I passed that test, so I became one of the guinea pigs last week. It works like this. First, I approach a glass gate, where a screen displaying a silent animation - cleverly designed to explain the procedure to all nationalities - instructs me to slide my passport into a slot.
The technology presupposes that since I’m not a child and I’ve somehow succeeded in acquiring an e-passport, I must, therefore, be mentally competent to follow these instructions. So there’s no animation explaining “Lengthways, not widthways, Dummkopf”. I have to work that out for myself.
There is an animation for “Now you’ve put it in upside down, estu-pido”, but since it looks like an instruction to make a U-turn and rejoin the queue, you can imagine the confusion that follows.

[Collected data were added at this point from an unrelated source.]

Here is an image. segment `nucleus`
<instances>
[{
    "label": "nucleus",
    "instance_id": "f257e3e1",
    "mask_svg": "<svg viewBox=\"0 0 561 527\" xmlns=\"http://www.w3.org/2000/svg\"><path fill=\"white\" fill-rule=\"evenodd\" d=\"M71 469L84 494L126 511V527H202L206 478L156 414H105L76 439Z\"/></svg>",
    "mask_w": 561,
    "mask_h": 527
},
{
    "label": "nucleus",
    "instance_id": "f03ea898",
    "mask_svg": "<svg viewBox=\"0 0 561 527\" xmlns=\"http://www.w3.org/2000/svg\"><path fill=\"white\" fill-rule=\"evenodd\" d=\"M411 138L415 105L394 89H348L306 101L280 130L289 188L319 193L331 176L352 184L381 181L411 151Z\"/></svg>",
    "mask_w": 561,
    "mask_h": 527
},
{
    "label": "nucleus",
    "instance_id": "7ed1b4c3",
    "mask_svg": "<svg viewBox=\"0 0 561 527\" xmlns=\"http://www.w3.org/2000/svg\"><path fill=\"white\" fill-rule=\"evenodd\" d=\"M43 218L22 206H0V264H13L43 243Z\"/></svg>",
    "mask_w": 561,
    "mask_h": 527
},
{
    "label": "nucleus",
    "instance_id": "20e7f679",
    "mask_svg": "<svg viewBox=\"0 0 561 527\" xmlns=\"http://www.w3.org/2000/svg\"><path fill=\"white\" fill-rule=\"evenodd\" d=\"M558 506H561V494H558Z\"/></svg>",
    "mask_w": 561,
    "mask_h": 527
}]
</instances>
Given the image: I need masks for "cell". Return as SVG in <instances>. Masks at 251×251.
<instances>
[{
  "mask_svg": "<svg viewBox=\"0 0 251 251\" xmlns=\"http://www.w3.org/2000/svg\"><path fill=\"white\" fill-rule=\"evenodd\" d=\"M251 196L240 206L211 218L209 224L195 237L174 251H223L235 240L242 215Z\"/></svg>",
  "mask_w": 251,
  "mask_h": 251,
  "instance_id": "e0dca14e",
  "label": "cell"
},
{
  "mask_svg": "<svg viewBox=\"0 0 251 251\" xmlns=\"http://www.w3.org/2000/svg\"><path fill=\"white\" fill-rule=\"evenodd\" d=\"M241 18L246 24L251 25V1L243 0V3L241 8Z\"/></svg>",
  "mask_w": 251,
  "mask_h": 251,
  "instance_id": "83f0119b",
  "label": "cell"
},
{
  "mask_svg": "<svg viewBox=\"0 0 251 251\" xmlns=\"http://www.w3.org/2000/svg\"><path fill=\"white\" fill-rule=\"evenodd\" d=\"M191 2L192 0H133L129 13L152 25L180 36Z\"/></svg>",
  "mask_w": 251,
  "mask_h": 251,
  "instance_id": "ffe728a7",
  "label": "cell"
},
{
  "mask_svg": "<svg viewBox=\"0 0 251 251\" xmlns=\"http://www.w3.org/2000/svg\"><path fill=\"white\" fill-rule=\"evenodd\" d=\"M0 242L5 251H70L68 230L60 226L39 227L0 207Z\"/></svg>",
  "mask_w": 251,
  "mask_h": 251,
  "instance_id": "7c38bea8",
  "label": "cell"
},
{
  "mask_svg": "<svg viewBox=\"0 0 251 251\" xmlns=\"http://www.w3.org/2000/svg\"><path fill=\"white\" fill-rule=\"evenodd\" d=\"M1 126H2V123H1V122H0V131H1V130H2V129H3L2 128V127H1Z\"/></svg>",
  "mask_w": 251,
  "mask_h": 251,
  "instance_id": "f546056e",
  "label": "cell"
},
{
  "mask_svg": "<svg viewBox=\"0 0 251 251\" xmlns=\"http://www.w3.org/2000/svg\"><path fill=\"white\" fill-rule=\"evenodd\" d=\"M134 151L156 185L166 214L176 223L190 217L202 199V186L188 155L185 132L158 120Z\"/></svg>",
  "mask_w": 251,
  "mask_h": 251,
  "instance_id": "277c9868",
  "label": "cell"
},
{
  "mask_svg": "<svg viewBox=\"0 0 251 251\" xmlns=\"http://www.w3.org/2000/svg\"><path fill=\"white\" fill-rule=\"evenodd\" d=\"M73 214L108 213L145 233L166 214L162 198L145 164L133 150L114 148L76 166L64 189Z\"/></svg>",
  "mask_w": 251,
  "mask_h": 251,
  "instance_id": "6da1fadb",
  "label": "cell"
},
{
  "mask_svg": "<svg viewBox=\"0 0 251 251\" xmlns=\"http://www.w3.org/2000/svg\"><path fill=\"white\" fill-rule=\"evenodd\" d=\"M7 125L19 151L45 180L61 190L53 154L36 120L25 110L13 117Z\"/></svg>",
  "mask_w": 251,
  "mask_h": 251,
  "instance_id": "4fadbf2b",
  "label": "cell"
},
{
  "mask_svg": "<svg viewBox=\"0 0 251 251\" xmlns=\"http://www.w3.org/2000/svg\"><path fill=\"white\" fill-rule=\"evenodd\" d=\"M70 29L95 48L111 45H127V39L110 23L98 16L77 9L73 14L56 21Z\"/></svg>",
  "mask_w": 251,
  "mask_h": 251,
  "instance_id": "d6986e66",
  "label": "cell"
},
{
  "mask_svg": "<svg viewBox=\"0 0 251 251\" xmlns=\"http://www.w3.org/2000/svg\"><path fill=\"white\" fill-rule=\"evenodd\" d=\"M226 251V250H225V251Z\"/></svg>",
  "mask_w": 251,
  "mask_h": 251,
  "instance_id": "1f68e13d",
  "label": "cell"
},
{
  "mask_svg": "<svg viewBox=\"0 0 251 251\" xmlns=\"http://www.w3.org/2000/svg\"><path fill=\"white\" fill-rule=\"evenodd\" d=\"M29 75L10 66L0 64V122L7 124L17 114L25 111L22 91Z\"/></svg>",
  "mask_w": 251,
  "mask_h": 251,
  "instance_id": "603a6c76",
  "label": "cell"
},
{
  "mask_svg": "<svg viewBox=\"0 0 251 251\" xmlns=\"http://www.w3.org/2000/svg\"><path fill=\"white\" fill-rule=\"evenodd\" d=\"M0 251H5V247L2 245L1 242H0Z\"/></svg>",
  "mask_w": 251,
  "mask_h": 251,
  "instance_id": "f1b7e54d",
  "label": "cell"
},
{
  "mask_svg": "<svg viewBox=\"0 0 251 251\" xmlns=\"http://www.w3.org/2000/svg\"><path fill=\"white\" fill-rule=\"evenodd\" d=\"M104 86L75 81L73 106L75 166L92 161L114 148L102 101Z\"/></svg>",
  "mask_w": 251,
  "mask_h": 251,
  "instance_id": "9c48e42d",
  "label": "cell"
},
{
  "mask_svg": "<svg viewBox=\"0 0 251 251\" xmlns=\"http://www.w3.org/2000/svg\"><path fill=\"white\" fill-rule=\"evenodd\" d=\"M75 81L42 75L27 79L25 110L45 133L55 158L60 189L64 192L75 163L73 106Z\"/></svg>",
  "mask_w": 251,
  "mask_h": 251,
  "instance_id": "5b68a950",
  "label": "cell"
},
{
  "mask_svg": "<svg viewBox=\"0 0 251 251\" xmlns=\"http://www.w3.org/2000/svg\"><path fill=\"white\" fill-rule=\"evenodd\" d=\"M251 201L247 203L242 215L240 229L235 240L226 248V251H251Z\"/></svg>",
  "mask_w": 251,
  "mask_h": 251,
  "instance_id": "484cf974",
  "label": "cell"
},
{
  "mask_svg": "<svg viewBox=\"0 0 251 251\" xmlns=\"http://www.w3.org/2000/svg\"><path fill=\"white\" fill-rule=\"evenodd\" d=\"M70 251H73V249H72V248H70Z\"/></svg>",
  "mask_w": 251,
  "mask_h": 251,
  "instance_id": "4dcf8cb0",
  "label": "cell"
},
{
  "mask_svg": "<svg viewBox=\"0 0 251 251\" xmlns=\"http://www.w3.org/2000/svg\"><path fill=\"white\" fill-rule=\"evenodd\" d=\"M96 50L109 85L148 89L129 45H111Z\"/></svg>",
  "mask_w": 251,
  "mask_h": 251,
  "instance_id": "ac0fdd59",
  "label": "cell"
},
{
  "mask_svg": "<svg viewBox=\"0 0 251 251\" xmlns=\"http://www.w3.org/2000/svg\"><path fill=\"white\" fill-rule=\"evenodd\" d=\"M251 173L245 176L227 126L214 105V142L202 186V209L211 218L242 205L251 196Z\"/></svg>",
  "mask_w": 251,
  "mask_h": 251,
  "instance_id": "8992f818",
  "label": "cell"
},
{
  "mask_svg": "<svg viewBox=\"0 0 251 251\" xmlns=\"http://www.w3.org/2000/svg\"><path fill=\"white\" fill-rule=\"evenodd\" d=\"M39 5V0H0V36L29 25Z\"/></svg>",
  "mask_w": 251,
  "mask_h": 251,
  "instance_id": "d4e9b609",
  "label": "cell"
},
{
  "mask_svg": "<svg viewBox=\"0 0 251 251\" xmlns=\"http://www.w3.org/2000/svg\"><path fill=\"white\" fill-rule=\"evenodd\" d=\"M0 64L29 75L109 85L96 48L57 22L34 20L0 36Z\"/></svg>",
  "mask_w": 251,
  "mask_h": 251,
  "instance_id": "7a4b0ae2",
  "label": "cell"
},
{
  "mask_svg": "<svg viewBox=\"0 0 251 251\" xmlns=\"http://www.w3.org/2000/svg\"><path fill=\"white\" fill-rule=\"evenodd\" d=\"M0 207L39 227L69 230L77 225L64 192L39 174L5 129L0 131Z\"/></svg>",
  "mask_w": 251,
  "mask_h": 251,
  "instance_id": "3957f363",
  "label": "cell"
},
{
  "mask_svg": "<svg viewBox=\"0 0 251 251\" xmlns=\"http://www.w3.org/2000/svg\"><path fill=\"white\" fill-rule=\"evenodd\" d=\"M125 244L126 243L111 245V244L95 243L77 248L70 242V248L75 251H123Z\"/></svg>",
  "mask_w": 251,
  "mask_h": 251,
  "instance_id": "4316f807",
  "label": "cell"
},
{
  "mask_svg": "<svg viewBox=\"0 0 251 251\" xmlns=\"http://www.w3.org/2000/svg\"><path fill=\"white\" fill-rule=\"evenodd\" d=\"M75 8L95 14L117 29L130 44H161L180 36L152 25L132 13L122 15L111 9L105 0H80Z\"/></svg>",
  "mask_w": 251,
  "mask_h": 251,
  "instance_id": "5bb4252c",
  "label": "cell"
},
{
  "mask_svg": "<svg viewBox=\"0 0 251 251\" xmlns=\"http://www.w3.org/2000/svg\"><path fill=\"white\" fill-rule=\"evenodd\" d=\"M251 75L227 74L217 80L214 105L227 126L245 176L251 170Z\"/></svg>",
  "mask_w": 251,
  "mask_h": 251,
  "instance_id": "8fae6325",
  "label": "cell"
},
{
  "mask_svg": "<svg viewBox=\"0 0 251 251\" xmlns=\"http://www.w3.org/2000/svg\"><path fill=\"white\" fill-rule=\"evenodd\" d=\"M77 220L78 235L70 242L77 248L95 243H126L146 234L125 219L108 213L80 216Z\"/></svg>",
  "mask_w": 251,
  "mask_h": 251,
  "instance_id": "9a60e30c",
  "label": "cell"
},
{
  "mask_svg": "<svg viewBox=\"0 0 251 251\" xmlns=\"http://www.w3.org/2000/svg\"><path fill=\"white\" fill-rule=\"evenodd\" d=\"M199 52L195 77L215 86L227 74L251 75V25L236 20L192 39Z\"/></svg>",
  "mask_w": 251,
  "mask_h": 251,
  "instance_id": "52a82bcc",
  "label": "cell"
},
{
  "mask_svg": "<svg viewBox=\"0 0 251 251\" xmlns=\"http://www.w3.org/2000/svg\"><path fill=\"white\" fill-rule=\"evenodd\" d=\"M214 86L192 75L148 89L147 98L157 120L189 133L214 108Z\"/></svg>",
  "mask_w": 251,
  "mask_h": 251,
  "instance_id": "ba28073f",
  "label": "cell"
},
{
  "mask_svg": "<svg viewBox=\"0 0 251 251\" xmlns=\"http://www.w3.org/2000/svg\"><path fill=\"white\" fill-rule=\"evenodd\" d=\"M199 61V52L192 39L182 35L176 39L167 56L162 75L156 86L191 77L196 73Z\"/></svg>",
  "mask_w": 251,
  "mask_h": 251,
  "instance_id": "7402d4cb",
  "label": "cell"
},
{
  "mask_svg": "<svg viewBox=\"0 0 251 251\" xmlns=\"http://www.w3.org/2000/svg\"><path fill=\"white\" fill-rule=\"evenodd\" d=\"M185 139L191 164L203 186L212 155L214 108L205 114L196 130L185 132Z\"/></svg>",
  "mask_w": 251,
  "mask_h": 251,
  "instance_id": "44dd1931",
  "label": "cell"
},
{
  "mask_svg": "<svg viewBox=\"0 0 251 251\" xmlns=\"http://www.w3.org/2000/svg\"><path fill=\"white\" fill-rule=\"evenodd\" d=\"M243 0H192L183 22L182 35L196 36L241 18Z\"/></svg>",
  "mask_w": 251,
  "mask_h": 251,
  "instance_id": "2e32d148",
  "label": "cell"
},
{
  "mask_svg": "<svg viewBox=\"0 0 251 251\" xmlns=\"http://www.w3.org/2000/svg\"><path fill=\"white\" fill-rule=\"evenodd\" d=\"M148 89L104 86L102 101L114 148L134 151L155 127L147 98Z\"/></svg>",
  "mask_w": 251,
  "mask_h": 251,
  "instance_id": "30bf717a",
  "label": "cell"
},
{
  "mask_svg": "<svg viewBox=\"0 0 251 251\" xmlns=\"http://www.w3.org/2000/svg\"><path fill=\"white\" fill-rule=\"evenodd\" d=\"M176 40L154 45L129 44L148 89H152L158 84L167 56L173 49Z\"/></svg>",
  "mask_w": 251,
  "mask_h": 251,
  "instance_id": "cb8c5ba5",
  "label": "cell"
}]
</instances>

“There’ll be a member of staff on hand to help passengers,” says the Home Office reassuringly. Probably someone quite capable of glancing at my passport and saying, “Welcome home, sir.” But back to the facial-recognition gate. Having succeeded in placing my passport in the slot, I now wait while my biometric record is retrieved.
Then the glass gate opens, I step forward into what looks like a shower cubicle and another animation, showing shuffling feet, asks me for a dance. Actually, it doesn’t. The cartoon means “Place your feet on the foot-shaped markings on the floor, imbecile, and look at the screen. Not that screen.
This screen. THIS SCREEN. Jesus wept.” This is the bit where I’m expecting a fine mesh of laser beams to scan my face, digitally mapping my physiognomy like it does in all those sci-fi flicks, but this is Terminal 1, not Terminator 3, and all I get is a dull click as the machine takes my picture. Then another gate opens and I’m over Britain’s e-border without as much as a “Welcome to Blighty”.
Manufacturer Fujitsu claims a 3-in10,000 failure rate, saying neither wigs, fresh scars nor newly sprouted facial hair can fool the electronic eye - no worries for Amy Whitehouse, then - and at last week’s trial, the fastest time through the gate was 28 seconds.
The slowest was one minute and 40 seconds, while the human passport-checkers next door were churning out arrivals at a rate of one every 10 seconds. The trial ends in January and, if judged a success, the Home Office says “significant numbers of passengers” will be “using automated clearance” by 2011.
If it weren’t for all those pesky, bleary-eyed, jet-lagged passengers fumbling with their passports - the same ones who cause all those security queues - things would really speed up.